━━━━━ Excerpt to read ━━━━━
# Schwinn Super Sport



## flixnbear (Nov 5, 2004)

Greetings,

I've just "inherited" this bike. It's a 1976, with a shimano SIS rear der. and a Schwinn front der. The wheels are steel, it's in pretty good shape since I've re-packed wheels and cranks. The cranks are the original Ashtabula crankset. I've had to replace two of the derailleur cable and cable housings. The "Paramount Blue" paint has a few chips, but it has come back to life using some rubbing compound.

I've been offered less than $80 for it. I don't think that's a fair price at all. What's it worth?

I do know that perfect shape Super Sports have sold on Ebay for around $300, but,they were in perfect shape, paint and otherwise, with genuine Schwinn rear derailleurs, etc...not sure how much to discount it.

Any help would be very appreciated!

--flix


----------



## flixnbear (Nov 5, 2004)

Forgot a picture:


----------



## rcnute (Dec 21, 2004)

I think it firmly belongs in the $100 or less category.


----------



## BLUE BOY (May 19, 2005)

Paramount blue ? That color was never refered to as that. The frame is straight gauge
4130 CrMo. You might want to take the $80.00, but if not, don't expect anything over
abt. $130.00.


----------



## BunnV (Sep 7, 2005)

PM Stan. He's a Schwinn expert. He'll know the name of the color, when and where it was built and how much it's worth. Seriously. 

http://forums.roadbikereview.com/member.php?u=275034


----------



## flixnbear (Nov 5, 2004)

Done! Thanks for the tip!

--flix


----------



## Scooper (Mar 4, 2007)

Somebody called?  

The color is "Opaque Blue", and I had a 1973 Super Sport that color that I bought new and put about 10k miles on before it was stolen in 1980.
━━━━━ Data extract ━━━━━
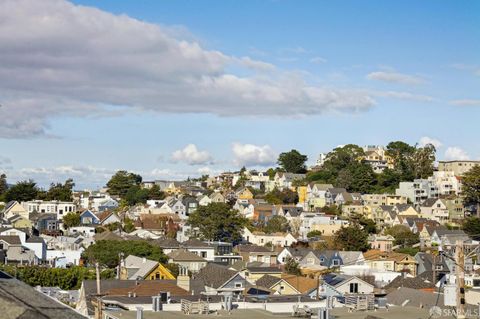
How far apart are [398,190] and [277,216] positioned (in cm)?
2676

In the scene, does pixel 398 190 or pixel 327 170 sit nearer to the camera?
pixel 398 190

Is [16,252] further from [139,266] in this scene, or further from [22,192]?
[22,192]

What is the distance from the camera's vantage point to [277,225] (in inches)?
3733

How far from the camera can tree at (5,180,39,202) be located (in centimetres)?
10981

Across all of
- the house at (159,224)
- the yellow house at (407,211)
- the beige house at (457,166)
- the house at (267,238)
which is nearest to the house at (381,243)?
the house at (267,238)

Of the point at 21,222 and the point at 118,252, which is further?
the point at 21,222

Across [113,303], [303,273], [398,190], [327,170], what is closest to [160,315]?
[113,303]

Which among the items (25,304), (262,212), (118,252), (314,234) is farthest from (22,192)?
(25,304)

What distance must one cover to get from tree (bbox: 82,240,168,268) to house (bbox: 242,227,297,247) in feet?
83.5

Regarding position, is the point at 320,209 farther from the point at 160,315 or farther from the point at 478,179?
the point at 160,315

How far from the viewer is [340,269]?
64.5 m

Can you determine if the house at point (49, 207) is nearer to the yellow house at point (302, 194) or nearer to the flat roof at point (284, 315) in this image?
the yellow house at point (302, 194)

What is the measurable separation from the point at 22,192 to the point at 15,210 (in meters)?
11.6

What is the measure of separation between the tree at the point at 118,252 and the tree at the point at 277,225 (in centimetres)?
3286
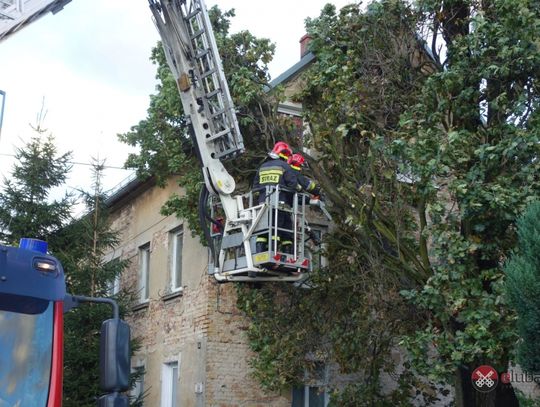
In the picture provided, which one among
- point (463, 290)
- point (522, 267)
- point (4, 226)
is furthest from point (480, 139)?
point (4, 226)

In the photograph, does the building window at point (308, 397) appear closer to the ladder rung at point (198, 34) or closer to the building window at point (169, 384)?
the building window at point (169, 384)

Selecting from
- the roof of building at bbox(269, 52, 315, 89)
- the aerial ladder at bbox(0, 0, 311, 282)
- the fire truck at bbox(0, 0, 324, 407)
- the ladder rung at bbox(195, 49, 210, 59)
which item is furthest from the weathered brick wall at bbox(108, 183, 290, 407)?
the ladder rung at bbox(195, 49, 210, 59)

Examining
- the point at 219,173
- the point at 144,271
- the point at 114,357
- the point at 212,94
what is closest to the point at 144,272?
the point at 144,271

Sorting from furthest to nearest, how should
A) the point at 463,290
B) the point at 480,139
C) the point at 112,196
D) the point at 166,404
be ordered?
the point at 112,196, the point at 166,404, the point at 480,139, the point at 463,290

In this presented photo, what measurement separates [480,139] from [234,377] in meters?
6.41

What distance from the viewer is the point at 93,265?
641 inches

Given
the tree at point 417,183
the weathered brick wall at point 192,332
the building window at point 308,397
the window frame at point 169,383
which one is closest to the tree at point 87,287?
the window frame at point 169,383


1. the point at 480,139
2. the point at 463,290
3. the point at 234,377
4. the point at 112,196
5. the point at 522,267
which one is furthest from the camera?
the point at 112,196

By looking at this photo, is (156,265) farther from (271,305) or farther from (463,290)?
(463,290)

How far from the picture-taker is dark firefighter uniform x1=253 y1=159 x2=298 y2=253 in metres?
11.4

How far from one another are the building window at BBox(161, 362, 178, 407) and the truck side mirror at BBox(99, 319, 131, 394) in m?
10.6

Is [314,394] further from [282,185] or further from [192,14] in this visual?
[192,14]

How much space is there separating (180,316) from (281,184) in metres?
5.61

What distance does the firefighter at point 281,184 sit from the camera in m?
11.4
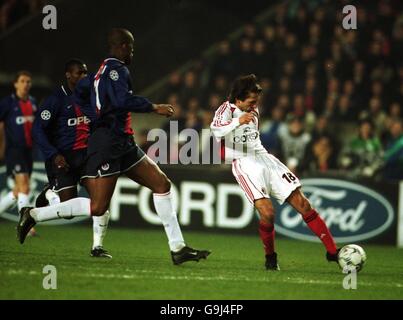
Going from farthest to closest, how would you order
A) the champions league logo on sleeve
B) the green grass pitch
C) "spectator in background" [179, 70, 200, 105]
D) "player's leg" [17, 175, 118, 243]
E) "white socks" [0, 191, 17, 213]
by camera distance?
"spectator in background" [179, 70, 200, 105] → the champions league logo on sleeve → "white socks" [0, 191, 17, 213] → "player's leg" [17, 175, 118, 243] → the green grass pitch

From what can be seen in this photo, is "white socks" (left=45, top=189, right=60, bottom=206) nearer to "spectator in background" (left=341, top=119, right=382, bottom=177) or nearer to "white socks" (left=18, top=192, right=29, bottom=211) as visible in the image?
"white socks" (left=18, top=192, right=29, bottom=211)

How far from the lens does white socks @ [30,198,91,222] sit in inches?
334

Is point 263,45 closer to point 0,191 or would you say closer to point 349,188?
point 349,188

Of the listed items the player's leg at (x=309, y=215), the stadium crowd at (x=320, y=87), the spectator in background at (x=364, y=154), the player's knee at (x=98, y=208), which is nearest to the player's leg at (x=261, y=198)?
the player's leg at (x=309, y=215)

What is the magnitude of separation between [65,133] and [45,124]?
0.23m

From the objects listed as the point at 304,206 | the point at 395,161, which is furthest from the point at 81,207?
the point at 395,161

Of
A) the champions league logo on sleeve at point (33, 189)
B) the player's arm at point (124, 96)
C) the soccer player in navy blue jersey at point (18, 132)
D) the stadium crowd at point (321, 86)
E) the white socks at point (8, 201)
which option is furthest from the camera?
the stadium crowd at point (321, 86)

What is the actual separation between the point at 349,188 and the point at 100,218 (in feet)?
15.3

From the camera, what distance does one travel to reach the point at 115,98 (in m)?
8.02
━━━━━
**Exercise goal**
Write out the part of the Schwinn Super Sport thread starting with "Paramount blue ?" and going on through "it's worth. Seriously.", word for word.

**Final result**
Paramount blue ? That color was never refered to as that. The frame is straight gauge
4130 CrMo. You might want to take the $80.00, but if not, don't expect anything over
abt. $130.00.


----------



## BunnV (Sep 7, 2005)

PM Stan. He's a Schwinn expert. He'll know the name of the color, when and where it was built and how much it's worth. Seriously.